Enhance index monitor to terminate streaming job on consecutive errors (#346) (#347)

opensearch-trigger-bot[bot] · github-actions[bot] · web-flow · commit 6ecaa0521c8a · 2024-05-17T17:07:41.000-07:00
* Add error counter and terminate logic in index monitor * Add new Spark conf for max error count and interval * Add new Spark conf for initial delay too * Update user manual --------- (cherry picked from commit 9de4f28) Signed-off-by: Chen Dai <daichen@amazon.com> Signed-off-by: github-actions[bot] <github-actions[bot]@users.noreply.github.com> Co-authored-by: github-actions[bot] <github-actions[bot]@users.noreply.github.com>
diff --git a/docs/index.md b/docs/index.md
@@ -519,6 +519,9 @@ In the index mapping, the `_meta` and `properties`field stores meta and schema i
 - `spark.flint.index.hybridscan.enabled`: default is false.
 - `spark.flint.index.checkpoint.mandatory`: default is true.
 - `spark.datasource.flint.socket_timeout_millis`: default value is 60000.
+- `spark.flint.monitor.initialDelaySeconds`: Initial delay in seconds before starting the monitoring task. Default value is 15.
+- `spark.flint.monitor.intervalSeconds`: Interval in seconds for scheduling the monitoring task. Default value is 60.

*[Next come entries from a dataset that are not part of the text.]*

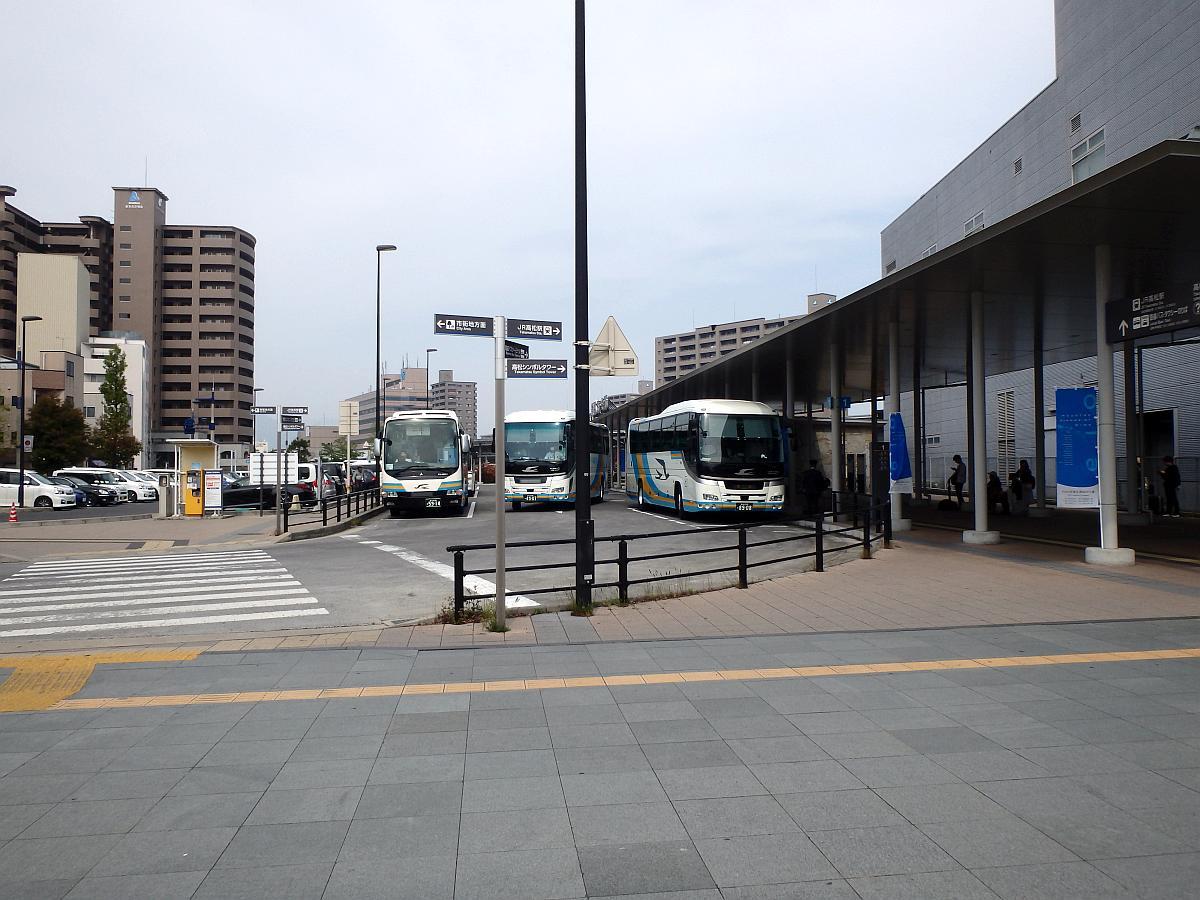 高松駅に隣接している。JRのバスが多い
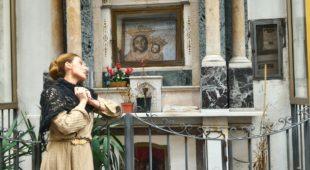 """Espresso napoletano - Un itinerario teatralizzato alla scoperta degli """"altarini"""" di Napoli"""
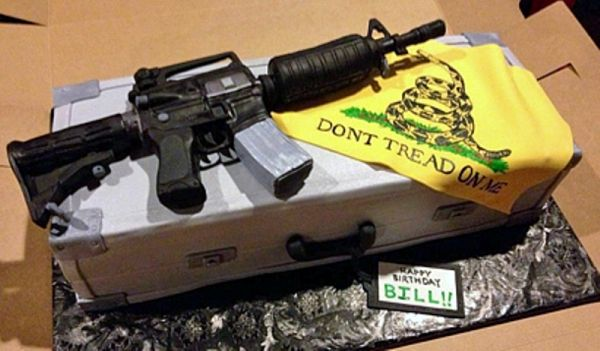 AR-15 cake - Happy Birthday fellow gun enthusiasts!                                                                                                                                                     Más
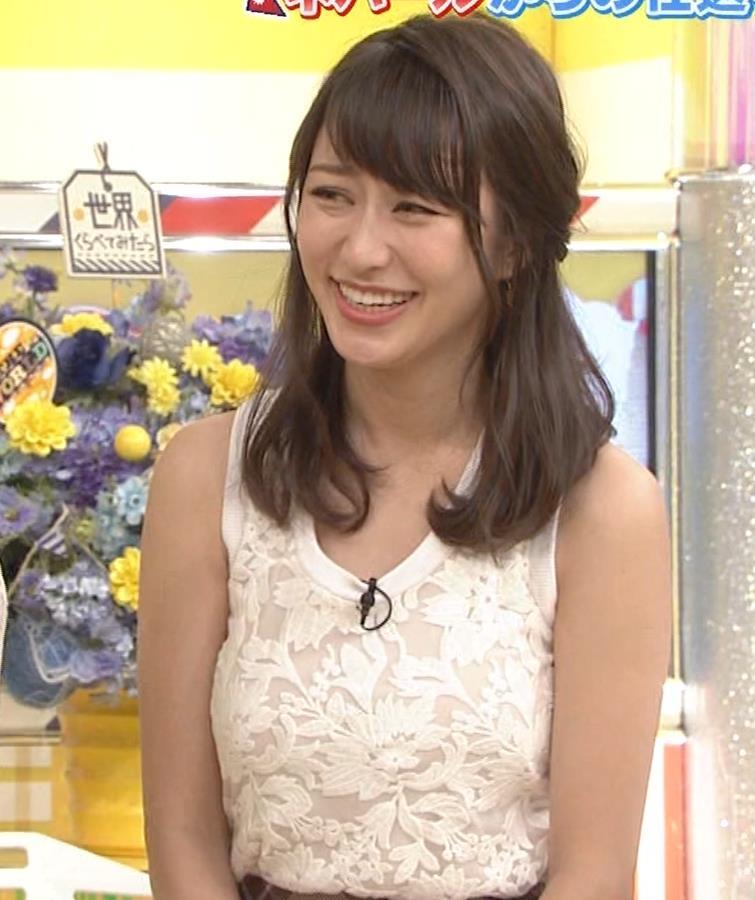 桝田絵理奈 前かがみでちょっと胸チラ&巨乳ノースリーブキャプ・エロ画像15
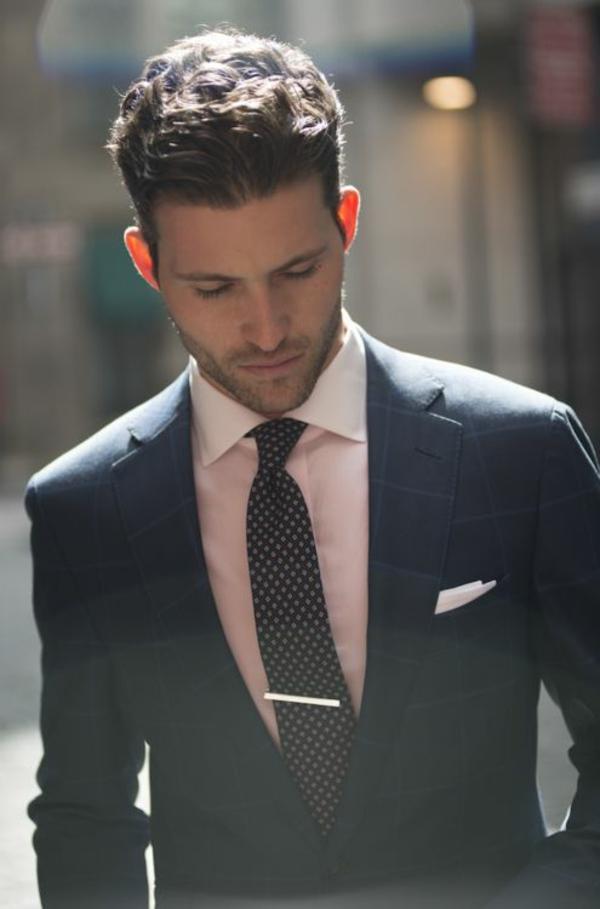 männer anzug rosa hemd herrenmode italienischer anzug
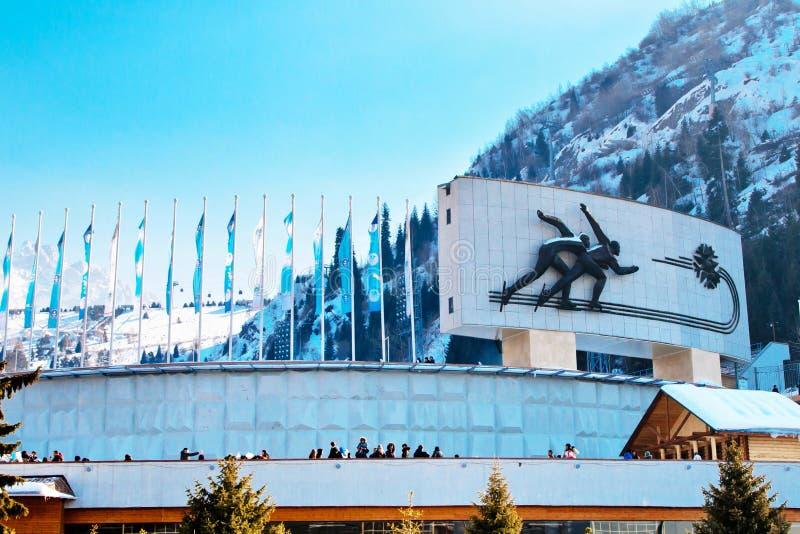 Berömd åka skridskor isbana Medeo i Almaty, Kasakhstan royaltyfria bilder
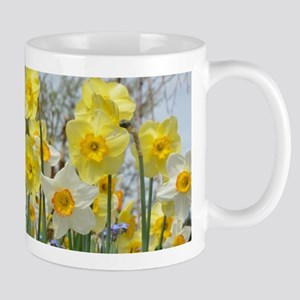 White and yellow daffodils Mugs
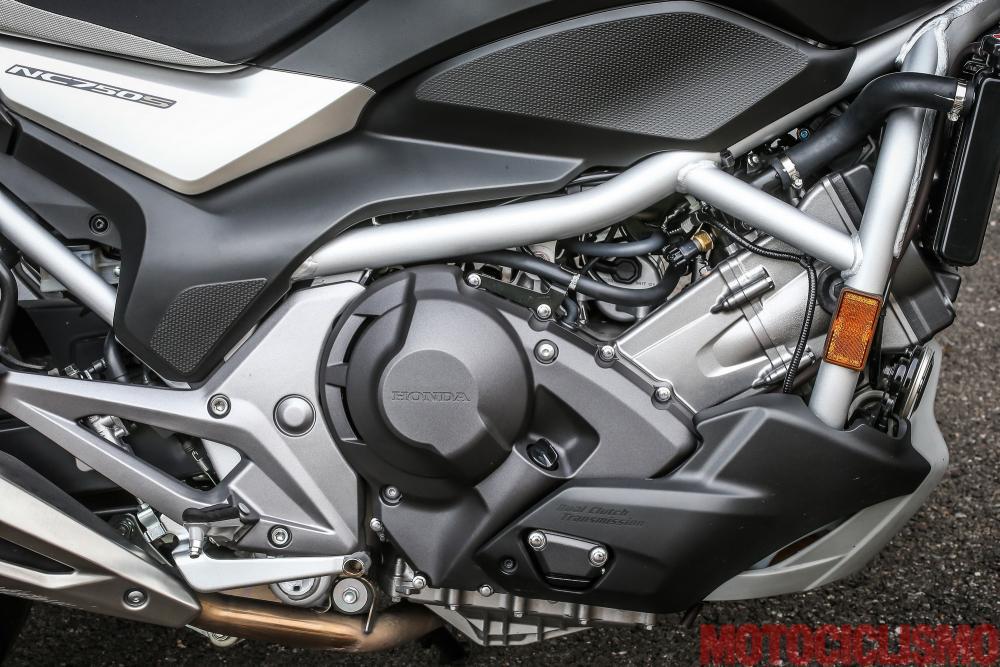 Prova Honda Nc750s Dct Pregi Difetti Prestazioni Rilevamenti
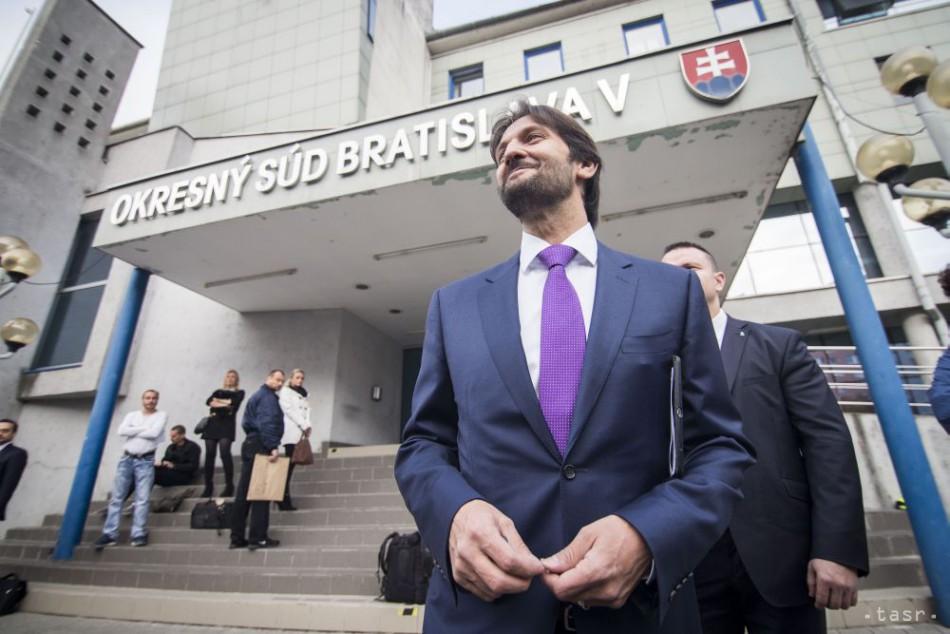 VIDEO: Kaliňák vypovedal na pojednávaní s asistentom poslanca Rajtára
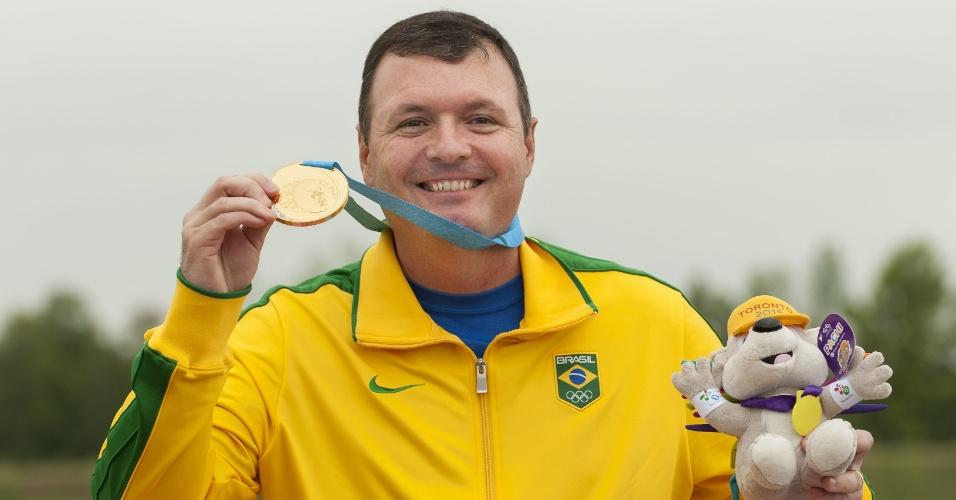 Julio Almeida exibe a medalha de ouro conquistada no tiro de pistola 50m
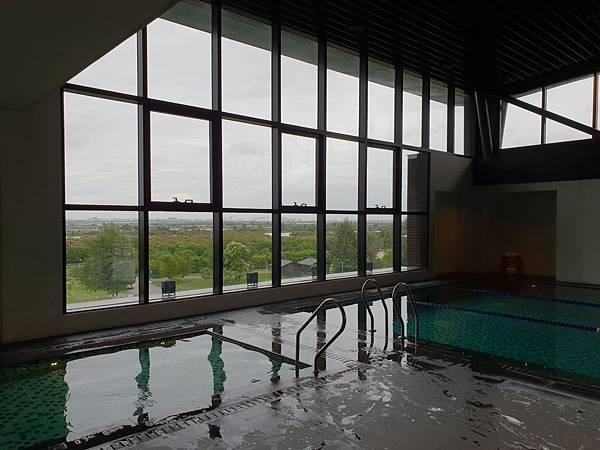 台南市台南大員皇冠假日酒店:游泳池及三溫暖 (29).jpg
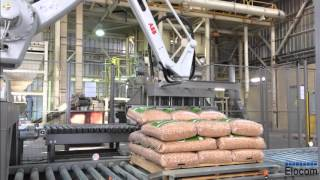 Wood pellet bagging line with robot up to 1400 bags / hour.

+- `spark.flint.monitor.maxErrorCount`: Maximum number of consecutive errors allowed before stopping the monitoring task. Default value is 5.
 
 #### Data Type Mapping
 
diff --git a/flint-spark-integration/src/main/scala/org/apache/spark/sql/flint/config/FlintSparkConf.scala b/flint-spark-integration/src/main/scala/org/apache/spark/sql/flint/config/FlintSparkConf.scala
@@ -154,6 +154,18 @@ object FlintSparkConf {
     .doc("Checkpoint location for incremental refresh index will be mandatory if enabled")
     .createWithDefault("true")
 
+  val MONITOR_INITIAL_DELAY_SECONDS = FlintConfig("spark.flint.monitor.initialDelaySeconds")
+    .doc("Initial delay in seconds before starting the monitoring task")
+    .createWithDefault("15")
+
+  val MONITOR_INTERVAL_SECONDS = FlintConfig("spark.flint.monitor.intervalSeconds")
+    .doc("Interval in seconds for scheduling the monitoring task")
+    .createWithDefault("60")
+
+  val MONITOR_MAX_ERROR_COUNT = FlintConfig("spark.flint.monitor.maxErrorCount")
+    .doc("Maximum number of consecutive errors allowed in index monitor")
+    .createWithDefault("5")
+
   val SOCKET_TIMEOUT_MILLIS =
     FlintConfig(s"spark.datasource.flint.${FlintOptions.SOCKET_TIMEOUT_MILLIS}")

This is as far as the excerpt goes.